Writing about running, as promised

So here’s where I am with running: Because my rules specify that I can run only when I feel well-rested and enthused about it, I’ve been going out only every three or four days, on average, up to this point. And because my rules also specify that I can breathe only through my nose, my running distances up to now have been measured in steps, not miles. (Except that I’m not actually measuring anything. That is also in the rules.)

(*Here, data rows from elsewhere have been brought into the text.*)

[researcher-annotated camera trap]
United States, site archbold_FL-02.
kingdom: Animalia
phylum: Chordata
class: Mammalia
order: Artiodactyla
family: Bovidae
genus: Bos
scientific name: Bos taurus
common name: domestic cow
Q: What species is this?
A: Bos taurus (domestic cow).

But it does seem a little silly to get all dressed up for running and then be back in the house in 5 minutes—not to mention embarrassing if the neighbors are watching, and I’m not sure how I can even make any progress doing that. So today I decided to make it a run/walk and go a little farther—I’m guessing about a mile? I would just jog until it got challenging to breathe through my nose and then walk until I felt like jogging again.

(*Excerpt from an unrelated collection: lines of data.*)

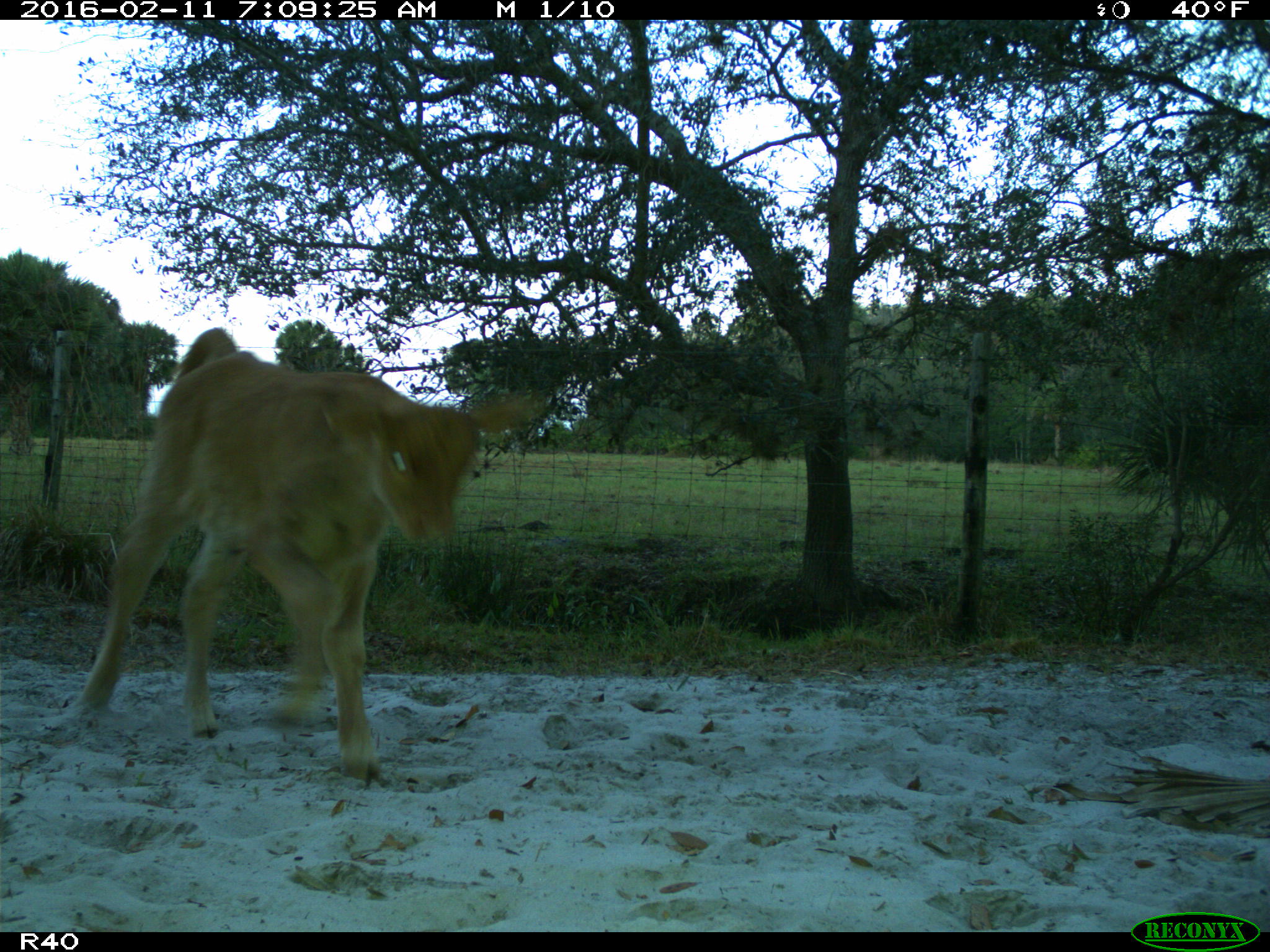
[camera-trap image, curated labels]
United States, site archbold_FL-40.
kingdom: Animalia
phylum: Chordata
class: Mammalia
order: Artiodactyla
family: Bovidae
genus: Bos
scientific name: Bos taurus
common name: domestic cow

I think a walk/run rhythm of some sort is the way to go, at least until/unless it gets easier to stay breathing through my nose.

Saturday, April 1, 2017

Resolutions for April

Some fresh resolutions to celebrate the first full month of spring:
  • Work on finding grant money for a literacy project. Backstory: There’s a teacher in town who uses a very effective program to tutor kids with dyslexia—for free, on her own time. (One of my own kids saw her weekly for almost a year back in grade school.) A couple of weeks ago, a friend posted on Facebook that this woman had retired from the school district and was now tutoring full time, still for free, and was in need of volunteers. I met with her and determined that it might not be a great fit for me to tutor a kid myself, but we thought it might be a help to her if I were to research and write grants for the project. I’m a bit intimidated because I’ve never done anything like that, but it shouldn’t be so far outside my skill set, really. I have delayed getting started while I finished up other stuff, but the time has now come. (Advice and suggestions welcome.)
  • Write about running. I actually have been enacting my secret ultramarathoning plan—not that I think it will ever actually lead to an ultramarathon; I just like calling it that. I think it will be even more fun if I also write about my running efforts. On the blog, say. :)
  • Knit something—anything! I keep wanting to knit (and I keep buying good yarn when I encounter it at thrift stores and estate sales) but I never seem to make the time.
  • Work on the yard for a minimum of 15 minutes a day. I did this last year and managed to maintain everything, plus keep the weeds under control without chemicals, all summer long. It’s a good way to make sure I at least get outside every day while the sun is shining, too.